§ Task directions: Go through the entries below and return every line that contains "States".

(Collected data)
--------------------

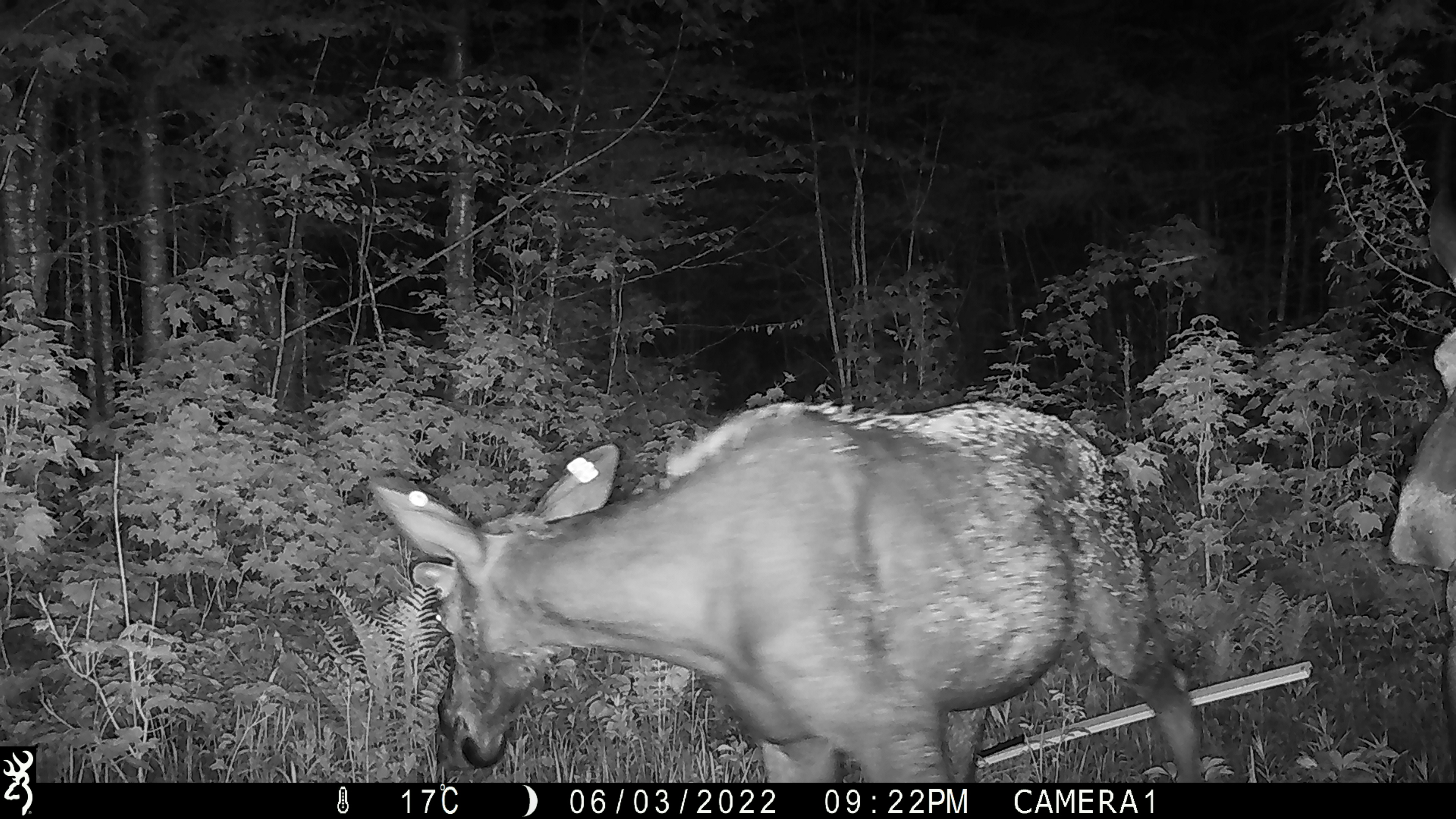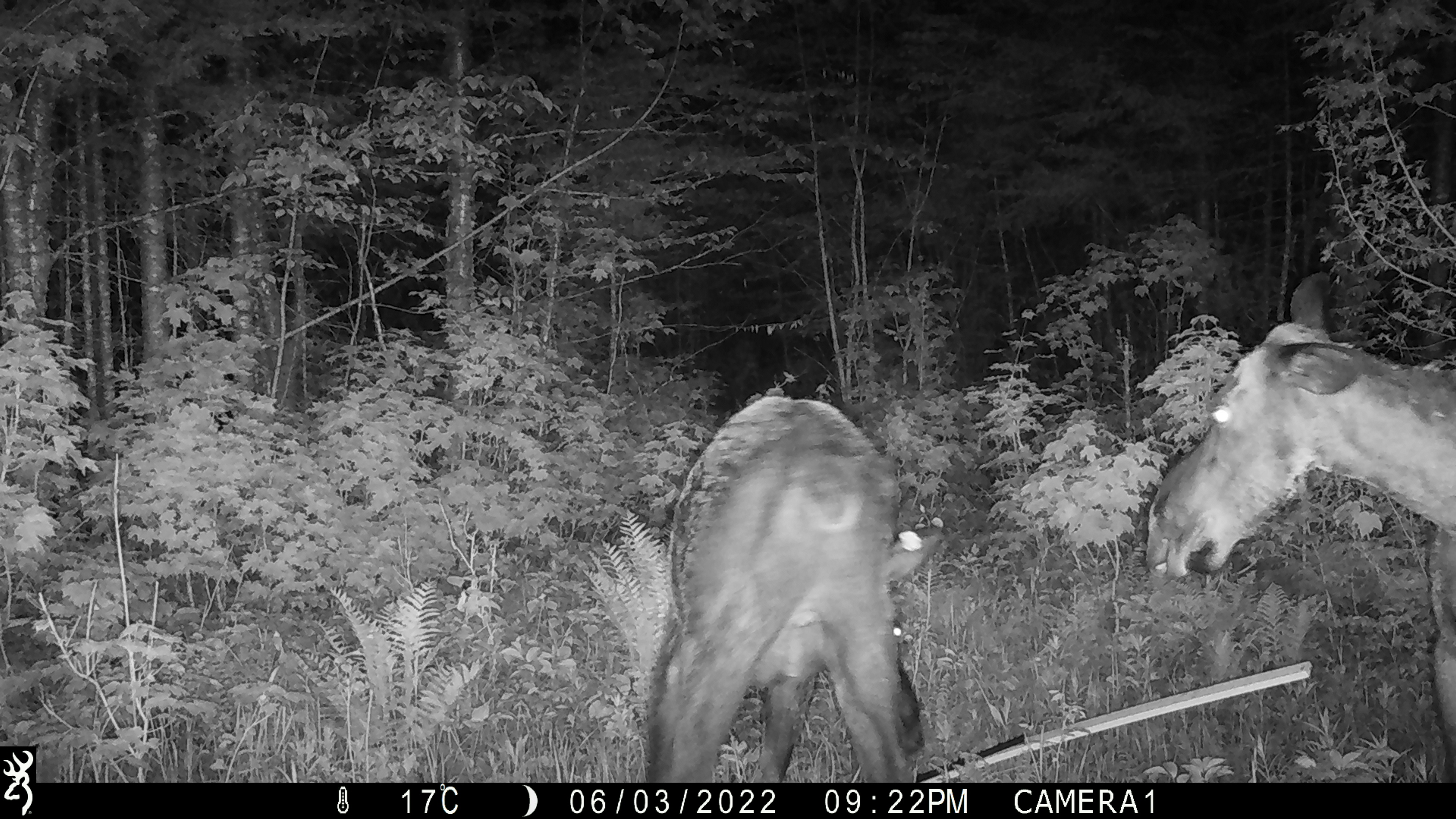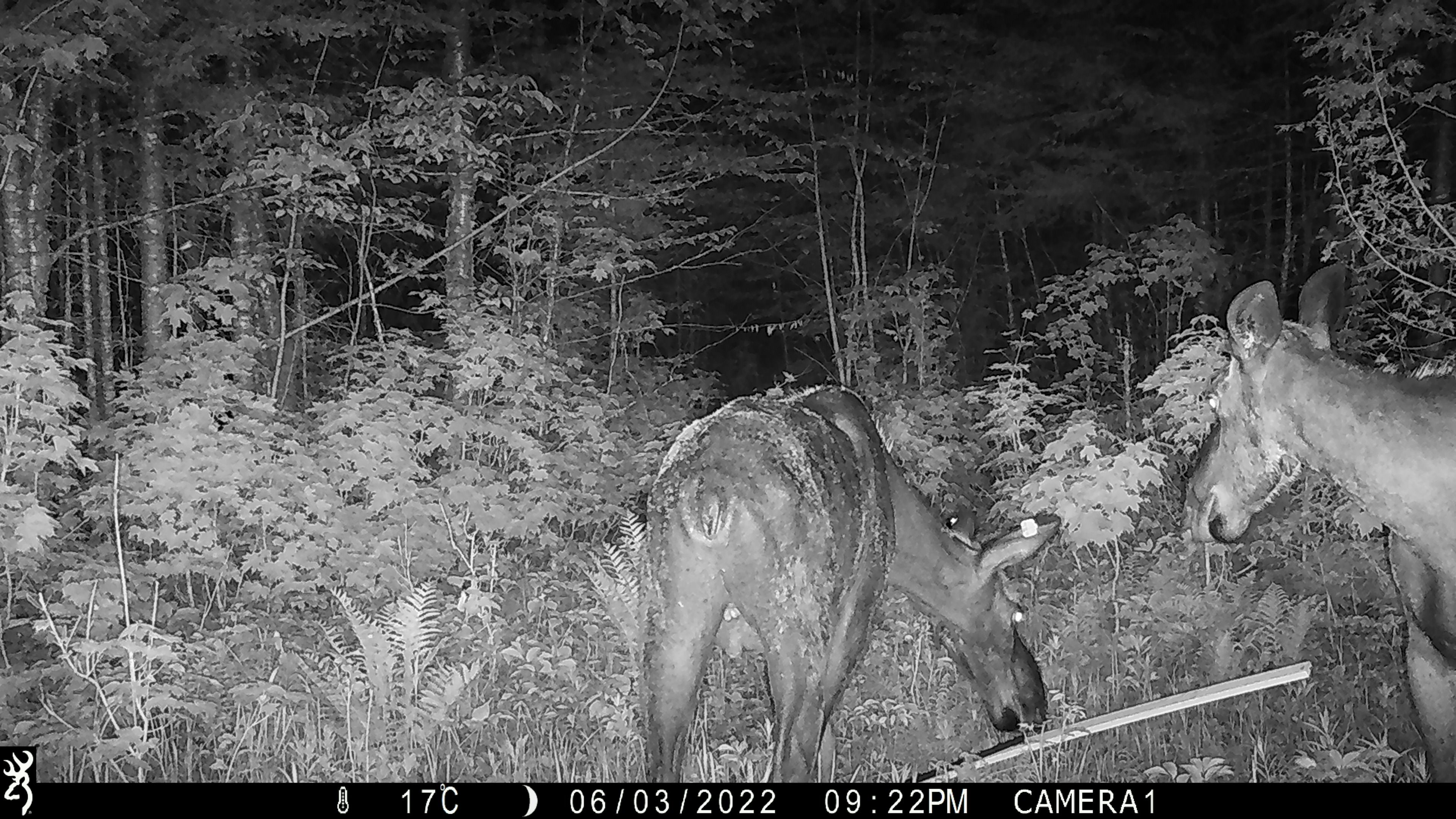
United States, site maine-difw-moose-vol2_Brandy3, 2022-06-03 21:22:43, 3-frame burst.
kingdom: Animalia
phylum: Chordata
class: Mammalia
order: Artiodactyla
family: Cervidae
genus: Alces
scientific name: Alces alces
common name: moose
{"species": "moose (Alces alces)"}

--------------------

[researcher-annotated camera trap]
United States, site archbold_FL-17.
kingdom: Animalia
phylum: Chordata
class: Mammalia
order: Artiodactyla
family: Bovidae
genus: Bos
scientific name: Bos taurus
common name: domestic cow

--------------------

§ Task solution:
United States, site maine-difw-moose-vol2_Brandy3, 2022-06-03 21:22:43, 3-frame burst.
United States, site archbold_FL-17.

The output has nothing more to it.